For the record, I think that’s the day I decided I would murder the next guy that I see saying something like that. Some mornings, I can’t even stand to look at myself in the mirror, knowing I did stuff like that. I mean, c’mon. Can you rub it in his face anymore? Imagine yourself hungry, pretty thirsty, and cold out on the sidewalk— and then some well-dressed guy, sipping some hot coffee, coming over and trying to smile, saying some bull about life getting better. Getting all close and personal about it too. I tell you what, if it ever happened to me, I’d look both ways and pull that jerk into an alley and fix my life with his jacket and wallet.

Fact is, the real thing you should do is toss the poor kid a sandwich and then ignore him. Believe me, he’ll be more grateful for you silence than the sandwich. Nothing a poor guy needs more than some sage advice. He already knows he messed up, and given their circumstances, I’m almost positive they’ll remember with a certain painful clarity where they screwed themselves over and are already shrewdly planning how not to make the same mistake again. People take people for granted; we’re so convinced that everyone else is stupid.
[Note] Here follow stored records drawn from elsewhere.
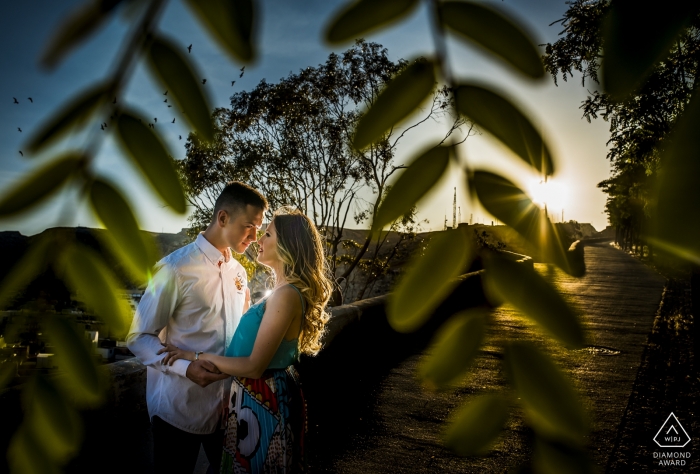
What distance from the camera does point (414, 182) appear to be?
32 cm

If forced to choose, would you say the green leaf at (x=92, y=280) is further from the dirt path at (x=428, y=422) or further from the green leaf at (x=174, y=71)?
the dirt path at (x=428, y=422)

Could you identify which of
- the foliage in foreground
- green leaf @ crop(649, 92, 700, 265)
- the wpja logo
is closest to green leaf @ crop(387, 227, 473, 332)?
the foliage in foreground

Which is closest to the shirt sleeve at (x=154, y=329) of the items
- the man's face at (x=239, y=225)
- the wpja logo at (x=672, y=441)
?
the man's face at (x=239, y=225)

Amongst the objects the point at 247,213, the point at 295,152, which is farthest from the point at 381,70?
the point at 247,213

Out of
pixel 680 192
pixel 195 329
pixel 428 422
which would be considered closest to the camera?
pixel 680 192

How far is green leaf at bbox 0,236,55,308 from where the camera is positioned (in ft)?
1.18

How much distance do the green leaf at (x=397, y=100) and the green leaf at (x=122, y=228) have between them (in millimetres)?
171

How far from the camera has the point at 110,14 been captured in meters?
0.33

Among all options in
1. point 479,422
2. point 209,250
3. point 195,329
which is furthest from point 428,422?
point 479,422

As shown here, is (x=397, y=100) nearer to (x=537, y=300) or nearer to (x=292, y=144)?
(x=537, y=300)

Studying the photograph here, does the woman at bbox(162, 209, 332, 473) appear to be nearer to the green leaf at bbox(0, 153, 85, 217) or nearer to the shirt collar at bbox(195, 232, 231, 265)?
the shirt collar at bbox(195, 232, 231, 265)

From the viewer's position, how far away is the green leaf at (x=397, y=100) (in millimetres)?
343

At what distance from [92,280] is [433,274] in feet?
0.82

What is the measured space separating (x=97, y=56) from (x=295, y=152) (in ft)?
35.0
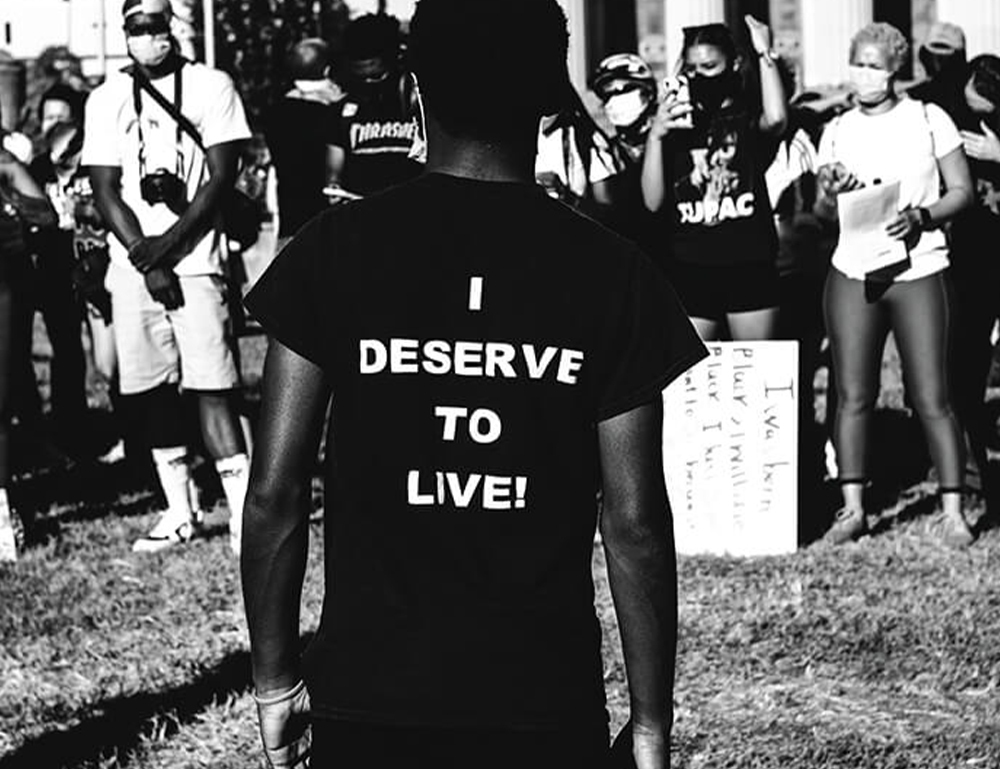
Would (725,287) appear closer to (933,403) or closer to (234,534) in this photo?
(933,403)

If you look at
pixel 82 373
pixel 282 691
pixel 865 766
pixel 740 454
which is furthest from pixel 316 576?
pixel 282 691

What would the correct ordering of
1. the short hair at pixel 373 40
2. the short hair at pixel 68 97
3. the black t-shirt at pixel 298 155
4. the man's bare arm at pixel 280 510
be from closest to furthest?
the man's bare arm at pixel 280 510 → the short hair at pixel 373 40 → the black t-shirt at pixel 298 155 → the short hair at pixel 68 97

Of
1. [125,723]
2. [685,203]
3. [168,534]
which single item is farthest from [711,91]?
[125,723]

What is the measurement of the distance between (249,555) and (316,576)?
4.54m

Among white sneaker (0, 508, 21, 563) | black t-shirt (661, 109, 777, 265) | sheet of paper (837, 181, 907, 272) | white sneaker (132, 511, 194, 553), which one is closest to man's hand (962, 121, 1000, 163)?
sheet of paper (837, 181, 907, 272)

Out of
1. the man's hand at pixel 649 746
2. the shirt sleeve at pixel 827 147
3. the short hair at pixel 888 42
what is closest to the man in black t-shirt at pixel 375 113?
the shirt sleeve at pixel 827 147

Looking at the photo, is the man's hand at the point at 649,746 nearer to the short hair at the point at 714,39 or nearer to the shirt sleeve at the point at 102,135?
the shirt sleeve at the point at 102,135

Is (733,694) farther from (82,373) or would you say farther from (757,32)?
(82,373)

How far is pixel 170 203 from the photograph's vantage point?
24.4ft

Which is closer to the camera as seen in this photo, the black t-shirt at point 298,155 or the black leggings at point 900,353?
the black leggings at point 900,353

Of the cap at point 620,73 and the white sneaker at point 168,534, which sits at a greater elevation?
the cap at point 620,73

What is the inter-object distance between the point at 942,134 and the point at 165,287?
3.10 metres

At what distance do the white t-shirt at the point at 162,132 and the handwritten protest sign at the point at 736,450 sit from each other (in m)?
2.06

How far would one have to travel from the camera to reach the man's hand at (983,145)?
27.0 feet
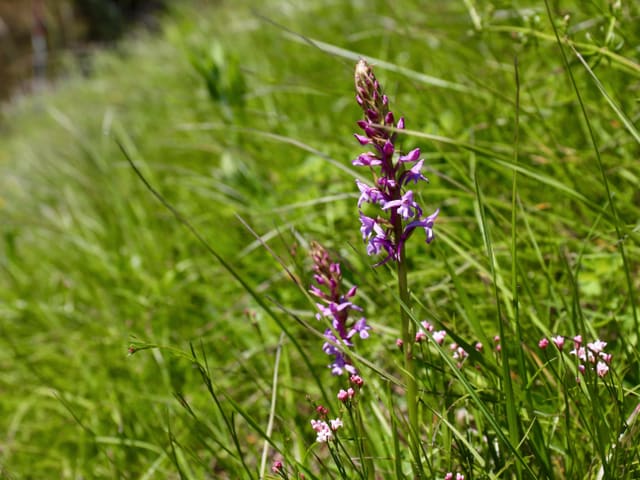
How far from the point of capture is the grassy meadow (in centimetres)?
120

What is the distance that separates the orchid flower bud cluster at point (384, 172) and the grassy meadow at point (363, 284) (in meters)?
0.08

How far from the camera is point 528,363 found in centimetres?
148

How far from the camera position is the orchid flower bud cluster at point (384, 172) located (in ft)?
3.42

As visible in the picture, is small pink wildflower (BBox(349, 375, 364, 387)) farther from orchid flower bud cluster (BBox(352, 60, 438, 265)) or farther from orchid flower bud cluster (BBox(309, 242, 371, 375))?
orchid flower bud cluster (BBox(352, 60, 438, 265))

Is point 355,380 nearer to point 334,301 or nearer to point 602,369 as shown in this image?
point 334,301

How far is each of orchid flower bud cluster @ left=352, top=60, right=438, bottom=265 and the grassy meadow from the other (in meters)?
0.08

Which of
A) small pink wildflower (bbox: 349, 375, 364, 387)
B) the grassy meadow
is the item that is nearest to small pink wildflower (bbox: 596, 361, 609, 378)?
the grassy meadow

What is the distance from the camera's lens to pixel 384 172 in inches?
43.2

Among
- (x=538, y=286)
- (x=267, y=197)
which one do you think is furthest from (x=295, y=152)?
(x=538, y=286)

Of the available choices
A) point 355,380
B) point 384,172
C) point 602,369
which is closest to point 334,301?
point 355,380

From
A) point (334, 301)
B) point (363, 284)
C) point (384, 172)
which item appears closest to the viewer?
point (384, 172)

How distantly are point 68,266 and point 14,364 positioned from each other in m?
0.71

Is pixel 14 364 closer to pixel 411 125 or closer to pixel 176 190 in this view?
pixel 176 190

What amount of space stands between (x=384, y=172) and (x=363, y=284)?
3.19 feet
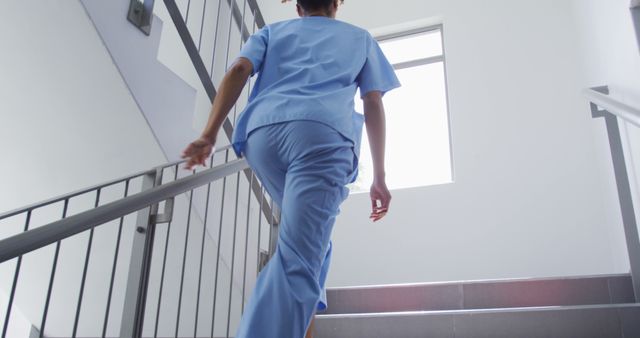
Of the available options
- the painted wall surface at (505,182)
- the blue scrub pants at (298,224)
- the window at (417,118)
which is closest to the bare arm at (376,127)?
the blue scrub pants at (298,224)

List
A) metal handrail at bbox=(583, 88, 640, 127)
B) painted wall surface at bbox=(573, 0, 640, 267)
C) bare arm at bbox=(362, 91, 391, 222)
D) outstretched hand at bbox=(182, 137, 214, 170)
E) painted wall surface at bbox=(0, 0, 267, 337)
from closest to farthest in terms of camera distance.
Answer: outstretched hand at bbox=(182, 137, 214, 170)
bare arm at bbox=(362, 91, 391, 222)
metal handrail at bbox=(583, 88, 640, 127)
painted wall surface at bbox=(573, 0, 640, 267)
painted wall surface at bbox=(0, 0, 267, 337)

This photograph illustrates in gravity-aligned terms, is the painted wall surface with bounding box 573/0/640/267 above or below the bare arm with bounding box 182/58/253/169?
above

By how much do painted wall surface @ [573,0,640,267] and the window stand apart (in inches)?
45.1

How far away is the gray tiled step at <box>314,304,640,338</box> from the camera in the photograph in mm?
1921

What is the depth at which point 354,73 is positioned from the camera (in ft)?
4.30

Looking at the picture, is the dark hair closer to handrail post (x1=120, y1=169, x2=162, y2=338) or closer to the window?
handrail post (x1=120, y1=169, x2=162, y2=338)

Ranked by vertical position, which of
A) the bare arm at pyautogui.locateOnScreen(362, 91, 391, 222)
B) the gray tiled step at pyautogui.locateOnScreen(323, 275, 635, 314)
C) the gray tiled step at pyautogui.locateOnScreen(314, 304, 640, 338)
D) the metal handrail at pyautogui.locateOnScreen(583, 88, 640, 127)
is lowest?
the gray tiled step at pyautogui.locateOnScreen(314, 304, 640, 338)

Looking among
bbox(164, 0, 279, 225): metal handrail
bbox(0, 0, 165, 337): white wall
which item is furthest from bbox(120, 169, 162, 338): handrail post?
bbox(0, 0, 165, 337): white wall

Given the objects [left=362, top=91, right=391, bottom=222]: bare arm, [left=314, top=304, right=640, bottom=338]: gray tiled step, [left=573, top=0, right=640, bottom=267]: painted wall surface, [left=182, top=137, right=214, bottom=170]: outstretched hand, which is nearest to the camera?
[left=182, top=137, right=214, bottom=170]: outstretched hand

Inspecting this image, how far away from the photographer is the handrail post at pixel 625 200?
2.23 m

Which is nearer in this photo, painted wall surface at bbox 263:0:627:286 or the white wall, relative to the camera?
the white wall

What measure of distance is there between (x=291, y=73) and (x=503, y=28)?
3.23 meters

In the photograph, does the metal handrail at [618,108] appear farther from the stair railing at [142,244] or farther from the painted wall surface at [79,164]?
the painted wall surface at [79,164]

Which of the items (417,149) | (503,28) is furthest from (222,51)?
(503,28)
So yeah, I’m sure you’ll understand all about yesterday morning. I mean you get it, right? When the big yellow bus is spitting out kids on the front lawn of the school and the colors are just kind of swimming around, I’ll admit I get kind of dizzy. Wasn’t quite myself. And I don’t need to be reminded that my clothes aren’t the most fashionable thing on the block. But he had to say something, the stupid janitor. I’ve been going to that damn school for nearly four years and he tries to run me off the campus. “Hey there buddyroo, maybe you had a sip too many. Try and hold yourself together, but you got to clear out of here. School’s starting and these kids got to learn their lessons. I’ll ask this once nicely, buddy boy, but if you don’t leave I’m going to call the cops. Try and make something of yourself, today is a new day.” He even tried to smile.

I’m not crazy, Officer Leeway. I’m really not. But as he said these words I could see right through him. Like he was finally as hollow as he sounded. Hold it Doc, don’t need the meds yet: let me finish my story. I was scared sir, I really was. But I’ve got to admit, I was a little curious. The brick was a bit excessive, but I swear to God it was my greatest surprise when he bled like the rest of us. I was confident that he was empty inside, like everyone else like him. I still don’t really understand… you see, he wasn’t real. He couldn’t be real. Hollow men don’t really exist, do they? But I wonder now, maybe he was one of them I was noticing. Oh, I see that look on your face… on both your faces. I’m crazy, huh? Dangerous? You don’t understand. you just didn’t notice these things.

And to be honest, send me away. They’ll call you a dozen nasty things in prison, but they won’t call me no goddamn buddyroo. You called me paranoid, Doc, hell even schizophrenic. But your words are hollow, and I can see right through you.